**Document extract:**
▬▬▬▬▬▬▬▬▬▬

Bright Light Can Influence Metabolism And Insulin Resistance

Earlier studies have shown that light sources such as televisions and smartphones can impact sleep patterns. Now, researchers have found evidence that bright light may also influence metabolism and insulin resistance.

Ivy Cheung, from the Northwestern University Feinberg School of Medicine, and colleagues recruited 19 healthy adults for a study that aims to determine why people who receive most of their bright light exposure in the morning were likely to weigh less compared with those who receive most of the bright light after 12 p.m.

Cheung and colleagues randomly assigned the participants to be exposed to bright light either 0.5 hour or 10.5 hours after waking, with participants in both groups eating while exposed to light.

The researchers then took subjective measures of sleep and hunger, as well as blood samples to measure glucose, cortisol, insulin, leptin and ghrelin, and compared these with the results when the participants were subjected to dim light.

The researchers found that participants who ate breakfast in the light tend to have higher insulin resistance and those who ate dinner in the light were likely to have higher peak glucose.

The findings showed that exposure to light, which was blue-enriched so it mimics natural light, in the morning and evening both led to higher insulin resistance.

The researchers also found that exposure to blue-enriched light in the evening results in higher peak glucose, which means a greater inability of insulin to compensate for glucose increase in the evening.

Insulin resistance is the inability of the body to move glucose off the bloodstream which can lead to buildup of blood sugar. Excess blood glucose may eventually result in weight gain and increased risk for diabetes.

"Our findings show that insulin was unable to acutely bring glucose levels back to a baseline level following a meal with bright light exposure in the evening," said Cheung.

"The results of this study emphasize that our lighting environment impacts our health outcomes."

The researchers likewise noted that as the study provides evidence that bright light exposure may affect metabolism, light can theoretically be used to manipulate metabolic function.

"Blue-enriched light exposure acutely alters glucose metabolism and sleepiness," the researchers wrote in their study, which was published in the journal PLOS ONE on May 18.

Finally, according to the researchers, "These results provide further support for a role of environmental light exposure in the regulation of metabolism."

▬▬▬▬▬▬▬▬▬▬

**Entries provided:**
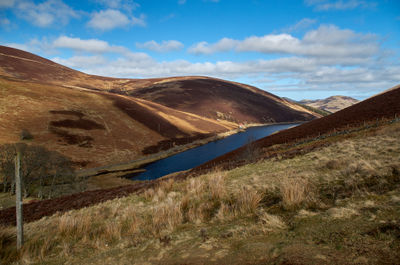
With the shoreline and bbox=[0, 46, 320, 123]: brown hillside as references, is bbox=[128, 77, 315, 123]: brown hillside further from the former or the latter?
the shoreline

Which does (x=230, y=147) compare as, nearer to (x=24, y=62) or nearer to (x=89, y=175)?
(x=89, y=175)

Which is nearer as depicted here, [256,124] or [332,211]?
[332,211]

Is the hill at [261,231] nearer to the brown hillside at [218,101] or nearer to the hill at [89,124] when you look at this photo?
the hill at [89,124]

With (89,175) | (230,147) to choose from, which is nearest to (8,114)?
(89,175)

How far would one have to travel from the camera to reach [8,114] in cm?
5531

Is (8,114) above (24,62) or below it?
below

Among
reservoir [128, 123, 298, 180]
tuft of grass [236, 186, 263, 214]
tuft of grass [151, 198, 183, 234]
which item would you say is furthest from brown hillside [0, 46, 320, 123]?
tuft of grass [236, 186, 263, 214]

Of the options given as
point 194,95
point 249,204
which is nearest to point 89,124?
point 249,204

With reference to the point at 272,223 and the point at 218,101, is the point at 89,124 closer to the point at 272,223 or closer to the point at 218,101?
the point at 272,223

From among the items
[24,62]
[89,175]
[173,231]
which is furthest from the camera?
[24,62]

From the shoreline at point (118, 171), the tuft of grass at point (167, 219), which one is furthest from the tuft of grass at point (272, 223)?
the shoreline at point (118, 171)

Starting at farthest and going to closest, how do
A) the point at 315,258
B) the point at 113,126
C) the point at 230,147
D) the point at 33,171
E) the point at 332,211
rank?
the point at 230,147 → the point at 113,126 → the point at 33,171 → the point at 332,211 → the point at 315,258

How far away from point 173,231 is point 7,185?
41.2m

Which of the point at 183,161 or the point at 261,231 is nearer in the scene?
the point at 261,231
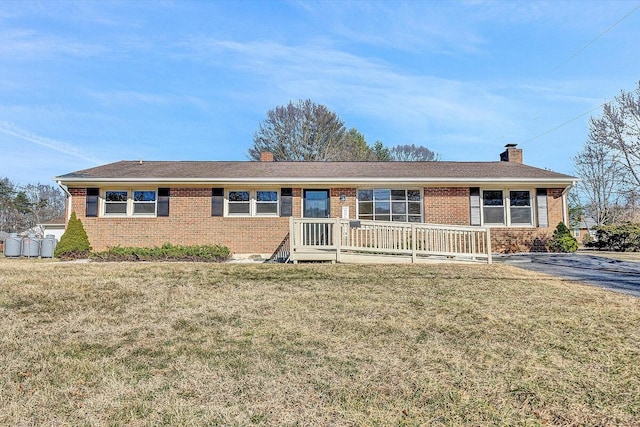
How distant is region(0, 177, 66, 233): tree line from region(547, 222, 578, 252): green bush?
39.5 metres

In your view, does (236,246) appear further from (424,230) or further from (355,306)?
(355,306)

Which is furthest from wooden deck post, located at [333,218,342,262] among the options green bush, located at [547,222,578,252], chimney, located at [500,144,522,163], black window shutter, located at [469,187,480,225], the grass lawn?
chimney, located at [500,144,522,163]

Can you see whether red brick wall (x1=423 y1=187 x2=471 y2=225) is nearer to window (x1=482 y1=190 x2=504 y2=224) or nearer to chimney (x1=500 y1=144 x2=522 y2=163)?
window (x1=482 y1=190 x2=504 y2=224)

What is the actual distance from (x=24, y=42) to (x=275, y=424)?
1333 centimetres

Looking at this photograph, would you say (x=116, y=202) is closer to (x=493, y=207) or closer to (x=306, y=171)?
(x=306, y=171)

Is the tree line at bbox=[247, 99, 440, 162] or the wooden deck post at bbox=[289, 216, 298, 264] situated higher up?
the tree line at bbox=[247, 99, 440, 162]

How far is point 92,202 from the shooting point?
1437cm

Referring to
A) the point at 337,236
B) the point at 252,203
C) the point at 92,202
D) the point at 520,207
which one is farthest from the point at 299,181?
the point at 520,207

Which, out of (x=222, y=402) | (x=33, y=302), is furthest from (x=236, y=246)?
(x=222, y=402)

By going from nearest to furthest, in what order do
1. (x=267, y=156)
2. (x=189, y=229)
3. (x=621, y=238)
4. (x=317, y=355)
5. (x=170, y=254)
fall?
(x=317, y=355)
(x=170, y=254)
(x=189, y=229)
(x=621, y=238)
(x=267, y=156)

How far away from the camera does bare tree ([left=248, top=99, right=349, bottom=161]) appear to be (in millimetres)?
31734

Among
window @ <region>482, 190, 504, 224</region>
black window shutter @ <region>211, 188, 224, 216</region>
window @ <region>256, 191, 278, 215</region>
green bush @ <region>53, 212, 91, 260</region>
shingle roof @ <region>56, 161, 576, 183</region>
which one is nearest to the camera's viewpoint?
green bush @ <region>53, 212, 91, 260</region>

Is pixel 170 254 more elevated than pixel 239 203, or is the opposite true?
pixel 239 203

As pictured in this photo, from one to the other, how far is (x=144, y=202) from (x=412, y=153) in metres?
34.8
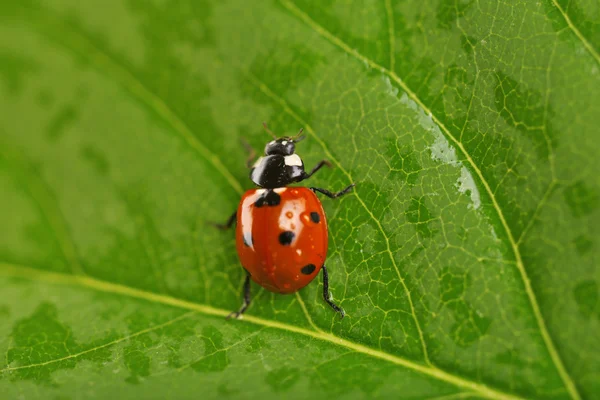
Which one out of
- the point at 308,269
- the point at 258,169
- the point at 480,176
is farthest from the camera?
the point at 258,169

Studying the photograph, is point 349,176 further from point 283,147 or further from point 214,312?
point 214,312

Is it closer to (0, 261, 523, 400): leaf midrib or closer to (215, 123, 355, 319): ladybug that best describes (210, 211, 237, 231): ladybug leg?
(215, 123, 355, 319): ladybug

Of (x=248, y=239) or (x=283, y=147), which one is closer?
(x=248, y=239)

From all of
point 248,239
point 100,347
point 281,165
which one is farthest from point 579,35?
point 100,347

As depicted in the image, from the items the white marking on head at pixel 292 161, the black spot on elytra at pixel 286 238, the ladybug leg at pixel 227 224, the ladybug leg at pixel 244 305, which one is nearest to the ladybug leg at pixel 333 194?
the white marking on head at pixel 292 161

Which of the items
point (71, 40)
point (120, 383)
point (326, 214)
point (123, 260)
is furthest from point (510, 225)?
point (71, 40)

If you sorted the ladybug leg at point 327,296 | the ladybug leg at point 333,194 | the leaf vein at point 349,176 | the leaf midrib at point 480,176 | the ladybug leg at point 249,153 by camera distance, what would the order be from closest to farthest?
the leaf midrib at point 480,176
the leaf vein at point 349,176
the ladybug leg at point 327,296
the ladybug leg at point 333,194
the ladybug leg at point 249,153

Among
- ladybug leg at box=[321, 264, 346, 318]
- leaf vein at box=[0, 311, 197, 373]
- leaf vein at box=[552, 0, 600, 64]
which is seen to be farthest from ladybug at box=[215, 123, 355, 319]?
leaf vein at box=[552, 0, 600, 64]

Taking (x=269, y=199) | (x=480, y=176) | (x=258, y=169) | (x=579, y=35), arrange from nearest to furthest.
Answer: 1. (x=579, y=35)
2. (x=480, y=176)
3. (x=269, y=199)
4. (x=258, y=169)

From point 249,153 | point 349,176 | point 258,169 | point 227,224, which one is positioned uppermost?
point 249,153

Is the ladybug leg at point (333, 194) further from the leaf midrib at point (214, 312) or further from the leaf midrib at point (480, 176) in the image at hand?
the leaf midrib at point (214, 312)
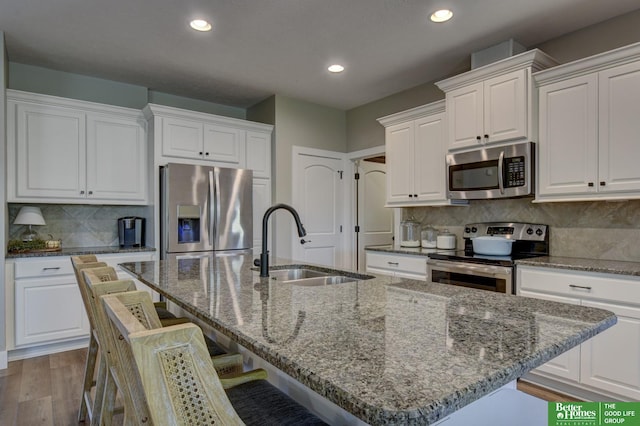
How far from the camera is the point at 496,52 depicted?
3.15 m

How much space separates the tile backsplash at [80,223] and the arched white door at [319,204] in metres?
1.74

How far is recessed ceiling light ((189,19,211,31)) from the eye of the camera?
2.78 m

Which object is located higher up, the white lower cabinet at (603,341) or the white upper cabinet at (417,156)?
the white upper cabinet at (417,156)

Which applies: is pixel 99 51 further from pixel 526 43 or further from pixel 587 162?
pixel 587 162

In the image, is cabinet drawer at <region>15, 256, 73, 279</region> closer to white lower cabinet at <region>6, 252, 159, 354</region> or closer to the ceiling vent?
white lower cabinet at <region>6, 252, 159, 354</region>

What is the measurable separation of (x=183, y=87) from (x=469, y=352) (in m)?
4.17

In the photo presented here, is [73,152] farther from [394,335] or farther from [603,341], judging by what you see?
[603,341]

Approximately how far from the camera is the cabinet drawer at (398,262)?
3.39m

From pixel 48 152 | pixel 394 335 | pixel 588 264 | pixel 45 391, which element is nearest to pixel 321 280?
pixel 394 335

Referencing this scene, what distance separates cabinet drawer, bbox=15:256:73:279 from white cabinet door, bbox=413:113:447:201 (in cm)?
326

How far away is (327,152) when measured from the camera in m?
4.91

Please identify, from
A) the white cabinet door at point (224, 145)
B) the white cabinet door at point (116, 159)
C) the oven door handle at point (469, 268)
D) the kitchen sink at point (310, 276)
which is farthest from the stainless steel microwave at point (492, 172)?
the white cabinet door at point (116, 159)

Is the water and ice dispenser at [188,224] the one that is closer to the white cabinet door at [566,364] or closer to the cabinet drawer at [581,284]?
the cabinet drawer at [581,284]

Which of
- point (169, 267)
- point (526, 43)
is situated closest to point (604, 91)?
point (526, 43)
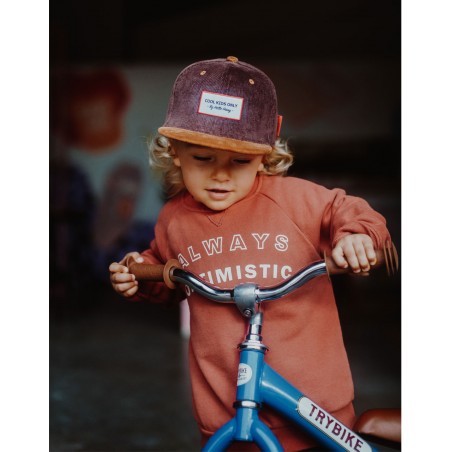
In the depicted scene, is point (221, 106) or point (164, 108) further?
point (164, 108)

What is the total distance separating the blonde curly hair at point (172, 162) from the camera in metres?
1.72

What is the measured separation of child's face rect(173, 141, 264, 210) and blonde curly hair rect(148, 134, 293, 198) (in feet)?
0.16

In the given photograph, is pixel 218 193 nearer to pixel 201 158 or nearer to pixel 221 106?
pixel 201 158

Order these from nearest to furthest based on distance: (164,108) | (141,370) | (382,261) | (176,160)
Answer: (382,261) < (176,160) < (164,108) < (141,370)

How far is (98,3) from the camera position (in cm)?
283

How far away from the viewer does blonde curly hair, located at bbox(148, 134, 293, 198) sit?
1.72 m

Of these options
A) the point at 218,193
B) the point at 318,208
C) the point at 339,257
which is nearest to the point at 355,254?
the point at 339,257

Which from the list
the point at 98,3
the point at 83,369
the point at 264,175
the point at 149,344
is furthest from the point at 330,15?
the point at 149,344

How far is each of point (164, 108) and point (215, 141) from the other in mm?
1171

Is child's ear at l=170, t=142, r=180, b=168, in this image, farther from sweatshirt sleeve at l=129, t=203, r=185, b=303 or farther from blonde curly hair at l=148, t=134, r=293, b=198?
sweatshirt sleeve at l=129, t=203, r=185, b=303

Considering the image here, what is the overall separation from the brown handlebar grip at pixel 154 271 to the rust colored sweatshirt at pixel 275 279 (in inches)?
2.3

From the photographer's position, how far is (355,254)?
4.84ft

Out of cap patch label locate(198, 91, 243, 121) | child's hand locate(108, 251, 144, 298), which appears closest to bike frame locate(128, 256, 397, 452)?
child's hand locate(108, 251, 144, 298)

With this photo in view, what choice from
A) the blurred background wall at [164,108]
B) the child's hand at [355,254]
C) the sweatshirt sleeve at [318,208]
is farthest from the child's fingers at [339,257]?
the blurred background wall at [164,108]
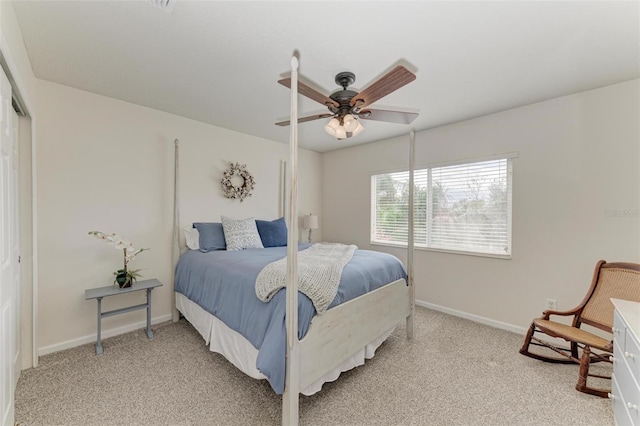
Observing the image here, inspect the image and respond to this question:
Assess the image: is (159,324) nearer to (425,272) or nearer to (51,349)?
(51,349)

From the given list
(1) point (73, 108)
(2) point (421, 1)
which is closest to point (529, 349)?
(2) point (421, 1)

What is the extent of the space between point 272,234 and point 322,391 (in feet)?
6.50

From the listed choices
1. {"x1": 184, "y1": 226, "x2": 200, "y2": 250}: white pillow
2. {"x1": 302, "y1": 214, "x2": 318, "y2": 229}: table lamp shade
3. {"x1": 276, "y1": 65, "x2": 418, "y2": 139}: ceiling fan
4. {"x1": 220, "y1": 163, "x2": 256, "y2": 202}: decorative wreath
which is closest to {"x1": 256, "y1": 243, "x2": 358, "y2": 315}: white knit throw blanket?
{"x1": 276, "y1": 65, "x2": 418, "y2": 139}: ceiling fan

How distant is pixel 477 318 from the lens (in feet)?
10.1

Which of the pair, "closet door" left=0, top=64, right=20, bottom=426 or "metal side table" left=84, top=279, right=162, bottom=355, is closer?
"closet door" left=0, top=64, right=20, bottom=426

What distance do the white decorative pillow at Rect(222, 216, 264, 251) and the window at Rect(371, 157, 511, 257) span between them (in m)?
1.97

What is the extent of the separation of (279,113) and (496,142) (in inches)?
97.8

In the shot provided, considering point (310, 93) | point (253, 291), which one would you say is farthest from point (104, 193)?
point (310, 93)

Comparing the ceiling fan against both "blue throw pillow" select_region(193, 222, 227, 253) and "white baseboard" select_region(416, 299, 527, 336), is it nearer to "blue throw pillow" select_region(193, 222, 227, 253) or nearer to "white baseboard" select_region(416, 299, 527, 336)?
"blue throw pillow" select_region(193, 222, 227, 253)

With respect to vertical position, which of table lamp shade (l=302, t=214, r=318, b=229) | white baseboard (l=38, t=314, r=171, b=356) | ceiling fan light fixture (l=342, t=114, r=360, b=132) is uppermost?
ceiling fan light fixture (l=342, t=114, r=360, b=132)

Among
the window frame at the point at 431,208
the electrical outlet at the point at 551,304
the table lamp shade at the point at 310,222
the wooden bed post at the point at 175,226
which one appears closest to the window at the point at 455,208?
the window frame at the point at 431,208

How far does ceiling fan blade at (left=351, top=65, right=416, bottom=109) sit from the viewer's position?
1477mm

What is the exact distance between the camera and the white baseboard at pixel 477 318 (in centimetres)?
281

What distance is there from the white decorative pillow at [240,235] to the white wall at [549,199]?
2.22 metres
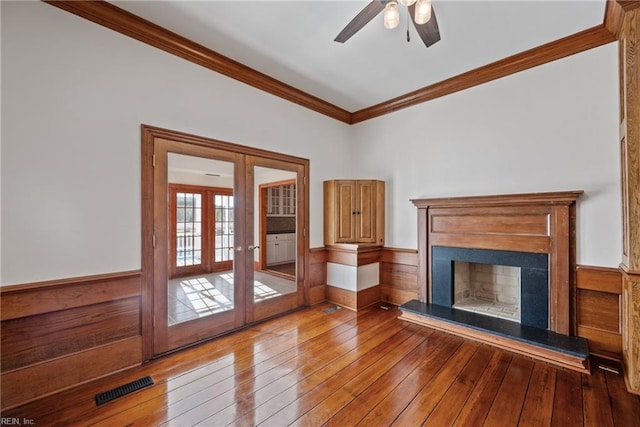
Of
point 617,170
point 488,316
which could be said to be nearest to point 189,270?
point 488,316

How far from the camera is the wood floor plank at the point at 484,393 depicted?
178 centimetres

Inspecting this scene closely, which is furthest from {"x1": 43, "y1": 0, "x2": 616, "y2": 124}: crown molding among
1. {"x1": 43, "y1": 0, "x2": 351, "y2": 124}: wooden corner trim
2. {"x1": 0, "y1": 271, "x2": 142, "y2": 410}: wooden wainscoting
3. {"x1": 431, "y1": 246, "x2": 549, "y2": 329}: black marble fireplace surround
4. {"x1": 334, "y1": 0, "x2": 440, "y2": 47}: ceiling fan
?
{"x1": 0, "y1": 271, "x2": 142, "y2": 410}: wooden wainscoting

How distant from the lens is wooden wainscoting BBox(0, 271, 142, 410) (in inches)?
74.9

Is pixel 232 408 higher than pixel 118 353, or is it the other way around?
pixel 118 353

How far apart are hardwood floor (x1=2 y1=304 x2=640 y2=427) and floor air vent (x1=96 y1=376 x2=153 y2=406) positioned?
48 millimetres

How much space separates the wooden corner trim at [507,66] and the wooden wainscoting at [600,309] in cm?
216

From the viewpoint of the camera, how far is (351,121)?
4.63 m

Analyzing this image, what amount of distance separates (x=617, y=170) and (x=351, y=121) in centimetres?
329

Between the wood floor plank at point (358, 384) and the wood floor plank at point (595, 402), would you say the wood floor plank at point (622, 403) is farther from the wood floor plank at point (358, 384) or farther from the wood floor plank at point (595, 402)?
the wood floor plank at point (358, 384)

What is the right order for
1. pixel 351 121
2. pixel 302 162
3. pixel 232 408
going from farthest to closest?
pixel 351 121 < pixel 302 162 < pixel 232 408

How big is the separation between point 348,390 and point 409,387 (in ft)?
1.59

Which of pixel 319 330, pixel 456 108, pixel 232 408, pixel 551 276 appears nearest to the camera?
pixel 232 408

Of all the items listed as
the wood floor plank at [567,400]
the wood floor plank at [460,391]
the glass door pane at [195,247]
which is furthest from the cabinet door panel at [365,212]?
the wood floor plank at [567,400]

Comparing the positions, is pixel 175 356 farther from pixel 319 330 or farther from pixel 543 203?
pixel 543 203
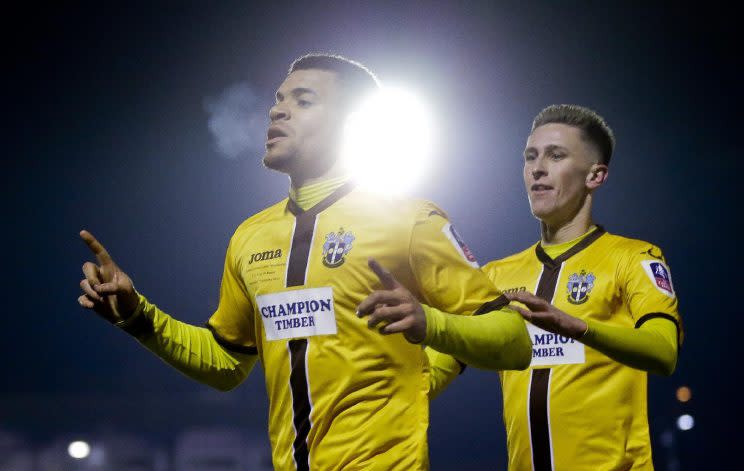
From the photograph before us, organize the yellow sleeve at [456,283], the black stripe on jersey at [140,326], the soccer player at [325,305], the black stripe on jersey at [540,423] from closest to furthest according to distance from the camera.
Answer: the yellow sleeve at [456,283]
the soccer player at [325,305]
the black stripe on jersey at [140,326]
the black stripe on jersey at [540,423]

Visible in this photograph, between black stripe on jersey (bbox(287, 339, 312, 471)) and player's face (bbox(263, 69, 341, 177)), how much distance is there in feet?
1.76

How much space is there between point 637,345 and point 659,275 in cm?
57

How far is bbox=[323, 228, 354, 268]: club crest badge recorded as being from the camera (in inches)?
95.2

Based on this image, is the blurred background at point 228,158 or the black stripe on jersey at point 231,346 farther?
the blurred background at point 228,158

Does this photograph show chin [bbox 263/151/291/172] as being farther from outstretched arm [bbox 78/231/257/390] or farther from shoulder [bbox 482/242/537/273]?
shoulder [bbox 482/242/537/273]

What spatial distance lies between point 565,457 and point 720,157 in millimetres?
8954

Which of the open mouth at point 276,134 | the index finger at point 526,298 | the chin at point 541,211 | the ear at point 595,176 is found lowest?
the index finger at point 526,298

▬▬▬▬▬▬▬▬▬▬

**Action item A:** According to the article on bright light and metabolism, how many healthy adults did Cheung and colleagues recruit for the study?
**Action item B:** In the article on bright light and metabolism, transcribe the passage from "The researchers found" to "higher insulin resistance.".
Answer from the text only; the entries play no part here.

**Result A:** 19 healthy adults.

**Result B:**
The researchers found that participants who ate breakfast in the light tend to have higher insulin resistance and those who ate dinner in the light were likely to have higher peak glucose.

The findings showed that exposure to light, which was blue-enriched so it mimics natural light, in the morning and evening both led to higher insulin resistance.